+++ Given passage +++

How to control exposure in photography

A bit of theory to start with. The concept of Exposure Value (EV) is quite simply just a common base to measure the variations of light related to the settings of your camera, in terms of shutter speed, aperture, and ISO sensitivity.

As a side note about photographic jargon, if you talk with a professional photographer, they will use the terms “EV” and “IL” (luminance index) interchangeably, or even the terms “aperture” and “stop” to mean the same thing. There is actually a slight nuance between these terms, but they essentially mean the same thing.

For example: you are at a speed of 1/250s with an aperture of F2.8 and a sensitivity of 200 ISO. If you decide to go to 1/500s, you then lose one EV/stop with your shutter speed, and will therefore need to add one EV of aperture (so go to F1.4) or one EV of sensitivity (400 ISO).

• Shutter speed (in seconds)
• Aperture (f-values as in “focal”)
• ISO sensitivity (ISO values)

Each setting affects not only the brightness of your image, but also its visual rendering (blur, depth of field, noise).

While photography is largely a didactic discipline, there are still some theoretical principles to know and a few rules to learn by heart. The EV/stops for each setting are part of this. I personally memorized them during my photography training like multiplication tables and ten years later I still know them by heart, so let me tell you that the effort pays off!

Let’s look at the theoretical steps for aperture, shutter speed, and ISO sensitivity. Depending on your camera, you will have subdivisions of half a stop (for example, aperture of 1/125s then 1/200s and finally 1/250s) or a third of a stop (1/125s then 1/160s then 1/200s and finally 1/250s) but these are not the “real” steps.

• Aperture: F1.4, F2, F2.8, F4, F5.6, F8, F11, F16, F22, F32
• Shutter speed: 1/60s, 1/125s, 1/250s, 1/500s, 1/1000s
• Sensitivity: 100 ISO, 200 ISO, 400 ISO, 800 ISO, 1600 ISO, 3200 ISO

How to visualize exposure during shooting

The beauty of modern digital cameras is that they allow real-time visualization of exposure with clear indicators. In other words, no more excuses if you “blow out” (overexpose) or block up (underexpose) your images!

+++

Set problem 1: In the exposure text, what does the abbreviation "IL" stand for?
Set problem 2: Please write out the exposure text from "Each setting affects" up to and including "effort pays off!", swapping "brightness" for "lightness".

+++ Data entries +++

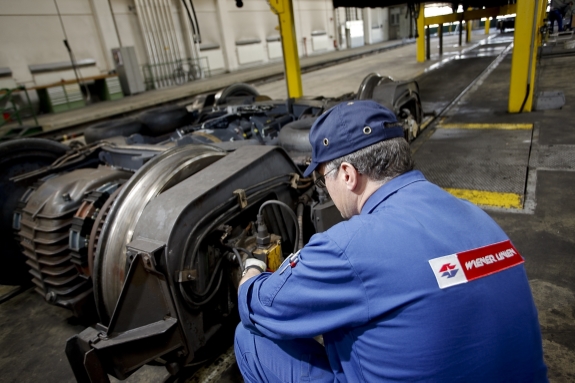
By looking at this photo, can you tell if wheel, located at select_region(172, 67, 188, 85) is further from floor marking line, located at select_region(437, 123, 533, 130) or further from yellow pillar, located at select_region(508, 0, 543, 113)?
yellow pillar, located at select_region(508, 0, 543, 113)

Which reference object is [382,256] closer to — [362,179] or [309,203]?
[362,179]

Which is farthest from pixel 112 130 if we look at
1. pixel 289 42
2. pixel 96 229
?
pixel 289 42

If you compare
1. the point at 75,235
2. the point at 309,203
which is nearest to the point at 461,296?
the point at 309,203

+++

Expected output 1: Luminance index

Expected output 2:
Each setting affects not only the lightness of your image, but also its visual rendering (blur, depth of field, noise).

While photography is largely a didactic discipline, there are still some theoretical principles to know and a few rules to learn by heart. The EV/stops for each setting are part of this. I personally memorized them during my photography training like multiplication tables and ten years later I still know them by heart, so let me tell you that the effort pays off!